### PROBLEM TO WORK ON:
Please reproduce the data below word for word, keeping every line unchanged.

** BEGIN **

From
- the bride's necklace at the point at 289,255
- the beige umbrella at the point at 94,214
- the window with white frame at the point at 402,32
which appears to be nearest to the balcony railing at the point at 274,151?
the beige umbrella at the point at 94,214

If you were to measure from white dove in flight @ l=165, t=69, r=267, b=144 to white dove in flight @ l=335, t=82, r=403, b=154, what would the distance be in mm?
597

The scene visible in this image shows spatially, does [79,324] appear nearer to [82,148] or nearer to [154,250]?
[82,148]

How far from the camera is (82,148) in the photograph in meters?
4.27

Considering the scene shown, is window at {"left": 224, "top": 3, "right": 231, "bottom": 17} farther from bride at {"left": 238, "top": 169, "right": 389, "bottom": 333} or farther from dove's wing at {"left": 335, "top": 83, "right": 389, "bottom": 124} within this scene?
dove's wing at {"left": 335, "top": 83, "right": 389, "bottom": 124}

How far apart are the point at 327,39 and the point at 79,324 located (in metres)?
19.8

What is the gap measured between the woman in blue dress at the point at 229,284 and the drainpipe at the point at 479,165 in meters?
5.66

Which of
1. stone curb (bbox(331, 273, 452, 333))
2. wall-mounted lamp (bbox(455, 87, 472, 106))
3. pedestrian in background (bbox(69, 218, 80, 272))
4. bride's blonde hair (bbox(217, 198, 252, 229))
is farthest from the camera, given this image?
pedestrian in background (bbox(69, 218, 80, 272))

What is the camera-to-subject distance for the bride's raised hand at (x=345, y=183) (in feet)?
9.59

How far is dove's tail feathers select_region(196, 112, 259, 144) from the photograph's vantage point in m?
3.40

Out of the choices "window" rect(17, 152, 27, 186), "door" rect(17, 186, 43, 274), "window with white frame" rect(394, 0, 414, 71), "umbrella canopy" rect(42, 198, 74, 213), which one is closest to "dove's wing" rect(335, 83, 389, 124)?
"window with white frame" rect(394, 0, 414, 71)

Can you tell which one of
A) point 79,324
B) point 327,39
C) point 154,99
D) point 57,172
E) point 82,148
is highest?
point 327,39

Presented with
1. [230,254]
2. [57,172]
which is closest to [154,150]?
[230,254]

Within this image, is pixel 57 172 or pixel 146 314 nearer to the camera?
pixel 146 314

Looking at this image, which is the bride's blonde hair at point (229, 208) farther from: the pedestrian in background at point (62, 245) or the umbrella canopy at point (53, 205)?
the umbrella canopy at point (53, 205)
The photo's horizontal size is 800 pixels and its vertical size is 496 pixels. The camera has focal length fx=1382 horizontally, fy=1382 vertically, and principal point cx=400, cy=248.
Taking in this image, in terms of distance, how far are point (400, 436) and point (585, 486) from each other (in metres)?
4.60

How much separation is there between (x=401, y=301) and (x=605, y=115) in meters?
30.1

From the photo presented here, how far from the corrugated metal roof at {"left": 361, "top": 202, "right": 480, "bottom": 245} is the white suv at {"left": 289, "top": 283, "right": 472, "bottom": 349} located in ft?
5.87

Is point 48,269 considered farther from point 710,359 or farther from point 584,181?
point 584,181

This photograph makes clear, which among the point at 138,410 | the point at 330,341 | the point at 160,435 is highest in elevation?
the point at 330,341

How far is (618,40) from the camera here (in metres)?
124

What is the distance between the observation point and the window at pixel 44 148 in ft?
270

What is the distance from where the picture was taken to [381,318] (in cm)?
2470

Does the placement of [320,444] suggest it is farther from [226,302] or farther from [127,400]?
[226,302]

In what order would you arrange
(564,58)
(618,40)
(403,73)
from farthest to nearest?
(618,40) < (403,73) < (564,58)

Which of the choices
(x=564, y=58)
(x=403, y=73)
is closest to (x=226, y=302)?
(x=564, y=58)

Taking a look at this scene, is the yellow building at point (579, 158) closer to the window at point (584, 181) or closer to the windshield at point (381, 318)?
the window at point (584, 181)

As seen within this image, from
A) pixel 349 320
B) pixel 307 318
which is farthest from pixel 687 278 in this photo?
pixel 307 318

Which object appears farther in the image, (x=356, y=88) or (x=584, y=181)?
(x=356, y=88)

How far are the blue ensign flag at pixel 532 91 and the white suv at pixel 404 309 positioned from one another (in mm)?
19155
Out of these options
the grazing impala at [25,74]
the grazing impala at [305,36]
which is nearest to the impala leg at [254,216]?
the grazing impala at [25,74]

** END **

### SOLUTION TO THIS PROBLEM:
From
- the bride's necklace at the point at 289,255
- the beige umbrella at the point at 94,214
- the window with white frame at the point at 402,32
which appears to be nearest to the balcony railing at the point at 274,151?
the beige umbrella at the point at 94,214

If you were to measure from white dove in flight @ l=165, t=69, r=267, b=144 to white dove in flight @ l=335, t=82, r=403, b=154, what would the distance be in mm?
597

The scene visible in this image shows spatially, does [79,324] appear nearer to [82,148] or nearer to [154,250]?
[82,148]

How far from the camera is (82,148) in the photograph in meters?
4.27

Considering the scene shown, is window at {"left": 224, "top": 3, "right": 231, "bottom": 17} farther from bride at {"left": 238, "top": 169, "right": 389, "bottom": 333} or farther from dove's wing at {"left": 335, "top": 83, "right": 389, "bottom": 124} within this scene?
dove's wing at {"left": 335, "top": 83, "right": 389, "bottom": 124}

How far apart are the point at 327,39 and the point at 79,324 located (in metres)?
19.8

What is the gap measured between the woman in blue dress at the point at 229,284 and the drainpipe at the point at 479,165 in meters?
5.66

Which of
1. stone curb (bbox(331, 273, 452, 333))
2. wall-mounted lamp (bbox(455, 87, 472, 106))
3. pedestrian in background (bbox(69, 218, 80, 272))
4. bride's blonde hair (bbox(217, 198, 252, 229))
is farthest from the camera, given this image?
pedestrian in background (bbox(69, 218, 80, 272))

What is the camera-to-subject distance for the bride's raised hand at (x=345, y=183) (in feet)?
9.59

How far is dove's tail feathers select_region(196, 112, 259, 144) from the photograph's vantage point in m?
3.40

Out of the choices "window" rect(17, 152, 27, 186), "door" rect(17, 186, 43, 274), "window with white frame" rect(394, 0, 414, 71), "umbrella canopy" rect(42, 198, 74, 213), which one is closest to "dove's wing" rect(335, 83, 389, 124)?
"window with white frame" rect(394, 0, 414, 71)

Can you tell which one of
A) point 79,324
B) point 327,39
C) point 154,99
D) point 57,172
E) point 82,148
is highest?
point 327,39

Presented with
1. [230,254]
2. [57,172]
which is closest to [154,150]?
[230,254]

Within this image, is pixel 57 172 or pixel 146 314 nearer to the camera?
pixel 146 314

Looking at this image, which is the bride's blonde hair at point (229, 208) farther from: the pedestrian in background at point (62, 245) or the umbrella canopy at point (53, 205)?
the umbrella canopy at point (53, 205)
The photo's horizontal size is 800 pixels and its vertical size is 496 pixels. The camera has focal length fx=1382 horizontally, fy=1382 vertically, and principal point cx=400, cy=248.
Taking in this image, in terms of distance, how far are point (400, 436) and point (585, 486) from each other (in metres)?
4.60

How much separation is there between (x=401, y=301) and (x=605, y=115) in meters?
30.1

From the photo presented here, how far from the corrugated metal roof at {"left": 361, "top": 202, "right": 480, "bottom": 245} is the white suv at {"left": 289, "top": 283, "right": 472, "bottom": 349} located in ft?
5.87

Is point 48,269 considered farther from point 710,359 or farther from point 584,181?
point 584,181

This photograph makes clear, which among the point at 138,410 | the point at 330,341 | the point at 160,435 is highest in elevation?
the point at 330,341

How far is (618,40) from the camera here (in metres)?
124

What is the distance between the observation point and the window at pixel 44 148 in ft?
270

What is the distance from where the picture was taken to [381,318] (in cm)?
2470

Does the placement of [320,444] suggest it is farther from [226,302] or farther from [127,400]?
[226,302]

In what order would you arrange
(564,58)
(618,40)
(403,73)
from farthest to nearest?
(618,40) < (403,73) < (564,58)

Which of the choices
(x=564, y=58)
(x=403, y=73)
is closest to (x=226, y=302)?
(x=564, y=58)

Taking a look at this scene, is the yellow building at point (579, 158) closer to the window at point (584, 181) or closer to the windshield at point (381, 318)?
the window at point (584, 181)

As seen within this image, from
A) pixel 349 320
B) pixel 307 318
which is farthest from pixel 687 278 in this photo?
pixel 307 318

Which object appears farther in the image, (x=356, y=88) or (x=584, y=181)?
(x=356, y=88)

How far are the blue ensign flag at pixel 532 91 and the white suv at pixel 404 309 positioned from one another (in mm)?
19155
Out of these options
the grazing impala at [25,74]
the grazing impala at [305,36]
which is nearest to the impala leg at [254,216]?
the grazing impala at [25,74]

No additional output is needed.